Jombang, ElrolumNews — Presiden Prabowo Subianto secara resmi menerima Kartu Tanda Anggota (KTA) Nahdlatul Ulama atau Kartanu dari Pengurus Besar Nahdlatul Ulama (PBNU) dalam acara penutupan Muktamar ke-35 Nahdlatul Ulama di Pondok Pesantren Bahrul Ulum Tambakberas, Jombang, Jawa Timur, pada Senin (31/8/2026) .
Dalam siaran daring yang diikuti dari Jakarta, Presiden Prabowo terlihat menerima kartu tersebut dari Kiai Haji Miftahul Akhyar sebagai Rais Aam PBNU masa khidmat 2026-2031 dan KH Abdul Hakim Mahfudz (Gus Kikin) yang ditetapkan sebagai Ketua Umum PBNU masa khidmat 2026-2031 .
“Ini kehormatan besar bagi saya untuk diundang kedua kali,” kata Presiden Prabowo saat membuka sambutan ketika menutup Muktamar ke-35 NU di Pondok Pesantren Bahrul Ulum Tambakberas, Kabupaten Jombang, Jawa Timur, Senin .
Momen tersebut terjadi setelah sebelumnya ketika menghadiri pembukaan Muktamar ke-35 NU pada Jumat (27/8), Presiden mengaku telah lama meminta kartu anggota NU kepada Ketua PBNU periode sebelumnya, Yahya Cholil Staquf atau Gus Yahya .
Presiden bahkan berseloroh akan kembali menghadiri penutupan Muktamar ke-35 NU pada 31 Agustus apabila kartu tersebut sudah diberikan .
“Hanya Gus Yahya, aku dari dulu minta kartu NU. Jadi, masih utang sama saya, ya. Kalau bisa sebelum penutupan muktamar lah. Kalau penutupan tanggal 31, benar ya? Kalau ada kartu anggota, aku datang lagi tanggal 31,” kata Prabowo seraya tersenyum .

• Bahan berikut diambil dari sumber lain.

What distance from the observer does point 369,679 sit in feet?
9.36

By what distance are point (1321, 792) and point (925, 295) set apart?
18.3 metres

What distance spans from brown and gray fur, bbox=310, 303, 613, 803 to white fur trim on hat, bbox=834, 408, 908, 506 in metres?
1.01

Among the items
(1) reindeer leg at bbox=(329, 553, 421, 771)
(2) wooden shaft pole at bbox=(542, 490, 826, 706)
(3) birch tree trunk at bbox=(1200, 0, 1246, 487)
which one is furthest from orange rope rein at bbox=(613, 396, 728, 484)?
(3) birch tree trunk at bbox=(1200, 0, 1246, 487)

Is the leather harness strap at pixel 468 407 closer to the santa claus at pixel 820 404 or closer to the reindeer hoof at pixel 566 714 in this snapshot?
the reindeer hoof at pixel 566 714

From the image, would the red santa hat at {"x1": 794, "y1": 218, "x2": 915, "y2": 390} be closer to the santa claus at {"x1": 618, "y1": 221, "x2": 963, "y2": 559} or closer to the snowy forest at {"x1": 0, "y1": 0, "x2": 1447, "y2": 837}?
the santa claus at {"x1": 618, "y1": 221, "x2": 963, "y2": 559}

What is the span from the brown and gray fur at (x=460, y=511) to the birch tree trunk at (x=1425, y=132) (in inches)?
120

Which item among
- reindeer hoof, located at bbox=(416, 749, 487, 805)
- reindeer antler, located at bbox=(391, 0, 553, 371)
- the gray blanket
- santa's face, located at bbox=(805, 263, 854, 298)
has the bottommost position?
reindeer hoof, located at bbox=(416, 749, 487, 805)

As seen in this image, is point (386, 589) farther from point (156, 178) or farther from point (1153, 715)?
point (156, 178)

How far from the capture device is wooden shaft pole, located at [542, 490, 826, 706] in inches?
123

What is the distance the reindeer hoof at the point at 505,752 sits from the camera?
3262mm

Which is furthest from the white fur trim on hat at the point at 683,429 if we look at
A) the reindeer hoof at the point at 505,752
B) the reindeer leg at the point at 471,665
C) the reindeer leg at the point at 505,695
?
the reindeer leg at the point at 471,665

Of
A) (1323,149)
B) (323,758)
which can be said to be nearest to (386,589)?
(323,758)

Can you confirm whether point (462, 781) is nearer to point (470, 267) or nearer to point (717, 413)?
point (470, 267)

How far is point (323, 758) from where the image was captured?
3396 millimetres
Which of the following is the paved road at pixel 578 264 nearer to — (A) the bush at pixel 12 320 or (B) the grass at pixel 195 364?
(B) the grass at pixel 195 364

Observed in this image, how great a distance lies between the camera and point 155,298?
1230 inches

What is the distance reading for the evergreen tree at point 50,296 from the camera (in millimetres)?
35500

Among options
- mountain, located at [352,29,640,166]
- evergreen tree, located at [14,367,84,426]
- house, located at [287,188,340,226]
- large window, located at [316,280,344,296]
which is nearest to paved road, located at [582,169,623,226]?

Sebelumnya, Presiden Prabowo Subianto bertolak menuju Jawa Timur pada Senin pagi untuk menghadiri penutupan Muktamar ke-35 NU di Kabupaten Jombang. Presiden beserta rombongan terbatas tiba di Bandara Internasional Juanda, Kabupaten Sidoarjo, sekitar pukul 09.30 WIB dan melanjutkan perjalanan menuju Pondok Pesantren Bahrul Ulum Tambakberas, Kabupaten Jombang .

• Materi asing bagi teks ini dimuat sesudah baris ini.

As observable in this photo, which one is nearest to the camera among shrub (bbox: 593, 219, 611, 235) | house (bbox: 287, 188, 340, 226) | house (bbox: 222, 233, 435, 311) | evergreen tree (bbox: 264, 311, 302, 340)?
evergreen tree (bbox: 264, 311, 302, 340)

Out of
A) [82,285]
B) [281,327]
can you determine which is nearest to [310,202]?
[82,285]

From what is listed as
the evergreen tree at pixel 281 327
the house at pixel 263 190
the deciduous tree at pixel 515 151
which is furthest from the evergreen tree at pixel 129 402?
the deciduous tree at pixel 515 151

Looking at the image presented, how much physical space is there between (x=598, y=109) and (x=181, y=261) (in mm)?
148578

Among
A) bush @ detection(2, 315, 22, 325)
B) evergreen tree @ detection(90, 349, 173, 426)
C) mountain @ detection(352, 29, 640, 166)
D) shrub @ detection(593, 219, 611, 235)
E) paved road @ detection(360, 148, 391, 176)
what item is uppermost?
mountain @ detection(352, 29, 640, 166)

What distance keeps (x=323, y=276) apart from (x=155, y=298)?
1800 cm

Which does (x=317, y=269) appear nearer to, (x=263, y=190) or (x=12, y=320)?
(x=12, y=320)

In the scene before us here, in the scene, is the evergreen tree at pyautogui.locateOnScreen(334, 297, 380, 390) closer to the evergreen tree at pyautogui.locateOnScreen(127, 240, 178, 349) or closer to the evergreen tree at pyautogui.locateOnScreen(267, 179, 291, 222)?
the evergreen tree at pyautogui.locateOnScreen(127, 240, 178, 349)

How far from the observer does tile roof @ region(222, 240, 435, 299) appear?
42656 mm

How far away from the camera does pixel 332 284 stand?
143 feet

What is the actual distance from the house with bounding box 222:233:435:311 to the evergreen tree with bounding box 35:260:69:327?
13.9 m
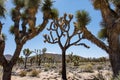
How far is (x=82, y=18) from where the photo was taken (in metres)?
12.4

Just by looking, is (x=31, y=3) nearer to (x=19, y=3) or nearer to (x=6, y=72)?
(x=19, y=3)

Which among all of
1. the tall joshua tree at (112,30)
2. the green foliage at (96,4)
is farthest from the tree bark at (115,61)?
the green foliage at (96,4)

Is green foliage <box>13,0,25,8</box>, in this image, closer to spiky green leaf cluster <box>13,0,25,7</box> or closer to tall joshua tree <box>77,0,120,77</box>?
spiky green leaf cluster <box>13,0,25,7</box>

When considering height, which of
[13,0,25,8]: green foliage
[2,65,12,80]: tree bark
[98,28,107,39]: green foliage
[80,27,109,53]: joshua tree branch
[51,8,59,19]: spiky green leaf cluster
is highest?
[13,0,25,8]: green foliage

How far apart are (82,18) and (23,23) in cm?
342

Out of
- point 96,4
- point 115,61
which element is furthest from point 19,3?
point 115,61

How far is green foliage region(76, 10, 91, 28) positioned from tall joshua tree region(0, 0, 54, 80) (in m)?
1.90

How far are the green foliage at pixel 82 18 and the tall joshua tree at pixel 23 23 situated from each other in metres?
1.90

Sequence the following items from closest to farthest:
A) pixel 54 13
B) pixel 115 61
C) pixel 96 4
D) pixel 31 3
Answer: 1. pixel 115 61
2. pixel 96 4
3. pixel 31 3
4. pixel 54 13

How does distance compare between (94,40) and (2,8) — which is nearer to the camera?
(94,40)

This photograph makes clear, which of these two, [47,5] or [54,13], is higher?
[47,5]

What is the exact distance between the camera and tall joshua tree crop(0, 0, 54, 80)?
471 inches

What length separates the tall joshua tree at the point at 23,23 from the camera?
12.0 meters

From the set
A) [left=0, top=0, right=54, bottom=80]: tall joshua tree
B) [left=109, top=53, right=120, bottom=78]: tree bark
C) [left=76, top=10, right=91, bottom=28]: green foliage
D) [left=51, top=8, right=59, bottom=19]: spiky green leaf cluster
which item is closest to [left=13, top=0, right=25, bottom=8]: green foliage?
[left=0, top=0, right=54, bottom=80]: tall joshua tree
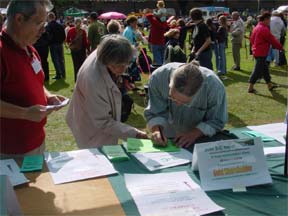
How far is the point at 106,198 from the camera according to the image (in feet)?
4.94

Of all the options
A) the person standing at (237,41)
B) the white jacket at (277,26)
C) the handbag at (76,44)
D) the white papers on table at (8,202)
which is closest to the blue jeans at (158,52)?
the handbag at (76,44)

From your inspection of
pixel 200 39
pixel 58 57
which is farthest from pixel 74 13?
pixel 200 39

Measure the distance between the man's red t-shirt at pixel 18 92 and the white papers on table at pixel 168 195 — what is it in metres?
0.62

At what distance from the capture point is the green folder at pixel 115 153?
6.15 feet

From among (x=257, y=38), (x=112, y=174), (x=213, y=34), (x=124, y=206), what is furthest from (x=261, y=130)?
(x=213, y=34)

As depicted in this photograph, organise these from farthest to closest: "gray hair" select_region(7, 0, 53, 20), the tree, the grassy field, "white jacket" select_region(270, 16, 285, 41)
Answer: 1. the tree
2. "white jacket" select_region(270, 16, 285, 41)
3. the grassy field
4. "gray hair" select_region(7, 0, 53, 20)

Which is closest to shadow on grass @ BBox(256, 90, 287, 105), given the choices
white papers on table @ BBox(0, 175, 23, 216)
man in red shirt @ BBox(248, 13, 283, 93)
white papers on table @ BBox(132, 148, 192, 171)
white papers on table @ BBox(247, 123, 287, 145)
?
man in red shirt @ BBox(248, 13, 283, 93)

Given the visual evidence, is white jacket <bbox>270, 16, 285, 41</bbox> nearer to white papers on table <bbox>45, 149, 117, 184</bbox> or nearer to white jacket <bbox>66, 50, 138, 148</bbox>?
white jacket <bbox>66, 50, 138, 148</bbox>

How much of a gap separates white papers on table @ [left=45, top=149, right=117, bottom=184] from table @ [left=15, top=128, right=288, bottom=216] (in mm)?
40

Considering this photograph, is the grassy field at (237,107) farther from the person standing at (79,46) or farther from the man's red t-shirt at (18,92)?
the man's red t-shirt at (18,92)

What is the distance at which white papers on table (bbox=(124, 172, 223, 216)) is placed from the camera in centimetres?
139

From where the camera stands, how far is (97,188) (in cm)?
159

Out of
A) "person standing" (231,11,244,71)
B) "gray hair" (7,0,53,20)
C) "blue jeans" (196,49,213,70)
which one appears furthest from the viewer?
"person standing" (231,11,244,71)

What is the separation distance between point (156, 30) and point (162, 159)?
6.27m
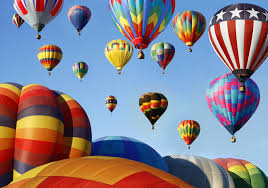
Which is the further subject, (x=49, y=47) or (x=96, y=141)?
(x=49, y=47)

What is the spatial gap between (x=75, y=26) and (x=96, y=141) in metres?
19.2

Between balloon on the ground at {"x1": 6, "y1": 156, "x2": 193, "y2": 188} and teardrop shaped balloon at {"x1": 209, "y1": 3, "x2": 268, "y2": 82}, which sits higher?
teardrop shaped balloon at {"x1": 209, "y1": 3, "x2": 268, "y2": 82}

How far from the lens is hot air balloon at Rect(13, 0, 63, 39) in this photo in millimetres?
24703

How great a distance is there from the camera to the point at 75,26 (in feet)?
113

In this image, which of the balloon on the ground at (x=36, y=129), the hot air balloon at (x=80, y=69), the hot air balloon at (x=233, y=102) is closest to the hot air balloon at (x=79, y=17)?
the hot air balloon at (x=80, y=69)

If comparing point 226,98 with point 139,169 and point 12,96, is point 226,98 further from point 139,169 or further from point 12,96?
point 139,169

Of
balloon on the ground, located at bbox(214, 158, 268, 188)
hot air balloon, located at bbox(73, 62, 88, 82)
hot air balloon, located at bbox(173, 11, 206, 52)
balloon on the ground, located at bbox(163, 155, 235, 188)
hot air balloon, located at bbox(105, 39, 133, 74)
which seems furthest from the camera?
hot air balloon, located at bbox(73, 62, 88, 82)

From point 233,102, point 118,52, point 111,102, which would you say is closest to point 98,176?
point 233,102

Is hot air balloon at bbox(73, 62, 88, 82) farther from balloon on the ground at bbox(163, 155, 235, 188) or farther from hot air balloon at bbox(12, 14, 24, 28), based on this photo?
balloon on the ground at bbox(163, 155, 235, 188)

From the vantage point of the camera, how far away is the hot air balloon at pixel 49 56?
30.7 meters

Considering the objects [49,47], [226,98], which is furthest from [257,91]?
[49,47]

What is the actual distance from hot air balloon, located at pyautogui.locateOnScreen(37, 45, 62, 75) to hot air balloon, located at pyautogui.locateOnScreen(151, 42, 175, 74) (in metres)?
5.94

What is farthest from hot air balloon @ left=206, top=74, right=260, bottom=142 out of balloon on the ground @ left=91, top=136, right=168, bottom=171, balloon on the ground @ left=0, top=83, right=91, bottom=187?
balloon on the ground @ left=0, top=83, right=91, bottom=187

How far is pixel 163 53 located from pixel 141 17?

Turut mendampingi Presiden dalam perjalanan menuju Jawa Timur yakni Menteri Koordinator Bidang Pangan Zulkifli Hasan, Menteri Sekretaris Negara Prasetyo Hadi, Menteri Luar Negeri Sugiono, Menteri Energi dan Sumber Daya Mineral Bahlil Lahadalia, dan Sekretaris Kabinet Teddy Indra Wijaya.